== Consegna 1 ==
Secondo la stima della geografa Elisabeth Vallet riportata nel brano sui muri, quanti muri esistono oggi nel mondo?
== Consegna 2 ==
Riscrivi la parte del brano sui muri da "Ecco un sintetico" a "di Gaza; Israele/Palestina.", sostituendo "barriere" con "recinzioni".

== Testo selezionato ==
E che la paura della morte, del tempo continui a correre sul filo della storia lo dimostra la persistenza e proliferazione dei muri in tutto il pianeta dopo la caduta di quello di Berlino. Oggi nel mondo secondo una stima della geografa Elisabeth Vallet sono 77, secondo la rivista Nigrizia 78. A questi dovrebbero aggiungersi quelli virtuali, elettronici, informatici, che molti Stati erigono per sbarrare in entrata e in uscita l’informazione via Internet.

Ecco un sintetico elenco di muri, barriere, fili spinati, linee militarizzate nel mondo:

Africa: Botswana/Zimbabwe; Sudafrica/Mozambico; Marocco/Sahara Occidentale; Ceuta/Melilla; Kenya/Somalia; Egitto/Striscia di Gaza; Israele/Palestina.

== Dati forniti ==
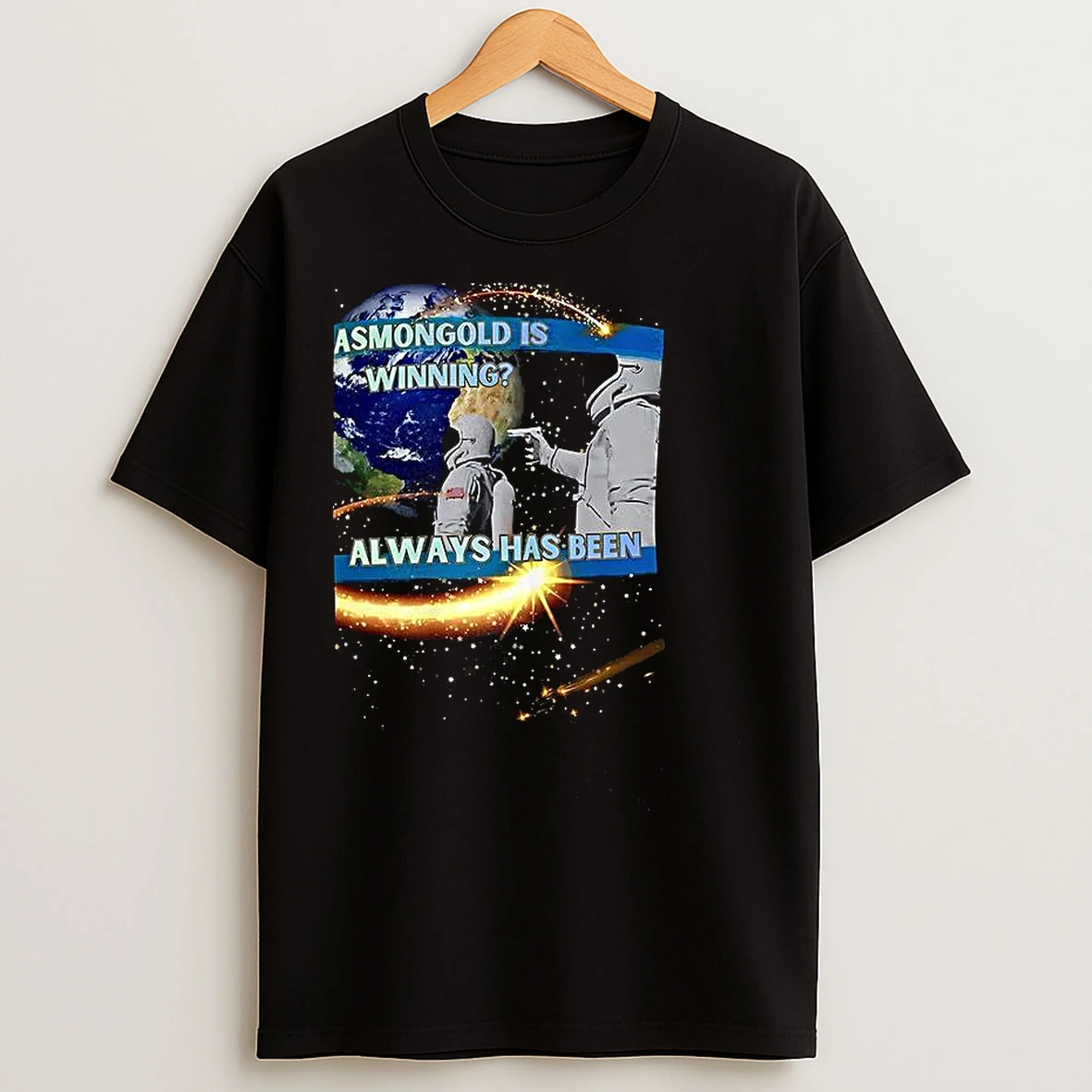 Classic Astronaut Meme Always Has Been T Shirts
==
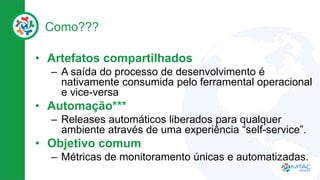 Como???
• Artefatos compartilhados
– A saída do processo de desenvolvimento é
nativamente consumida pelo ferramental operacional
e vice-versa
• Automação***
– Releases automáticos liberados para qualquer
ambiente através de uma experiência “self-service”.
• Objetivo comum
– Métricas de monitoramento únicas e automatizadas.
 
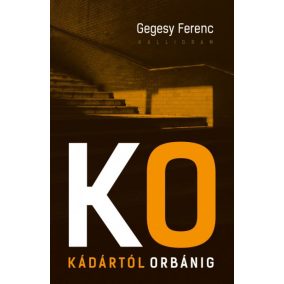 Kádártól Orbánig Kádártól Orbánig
---
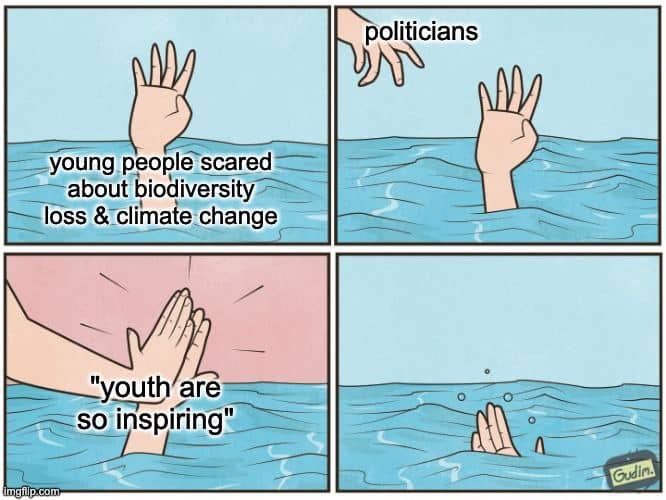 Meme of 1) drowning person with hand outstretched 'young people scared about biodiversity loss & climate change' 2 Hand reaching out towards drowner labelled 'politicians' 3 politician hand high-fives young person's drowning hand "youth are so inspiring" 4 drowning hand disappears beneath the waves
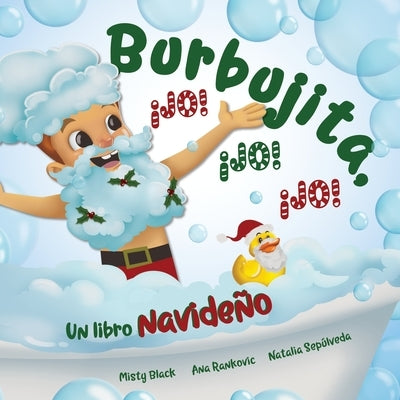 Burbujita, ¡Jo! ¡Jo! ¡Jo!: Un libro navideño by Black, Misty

== Soluzione 1 ==
77.

== Soluzione 2 ==
Ecco un sintetico elenco di muri, recinzioni, fili spinati, linee militarizzate nel mondo:

Africa: Botswana/Zimbabwe; Sudafrica/Mozambico; Marocco/Sahara Occidentale; Ceuta/Melilla; Kenya/Somalia; Egitto/Striscia di Gaza; Israele/Palestina.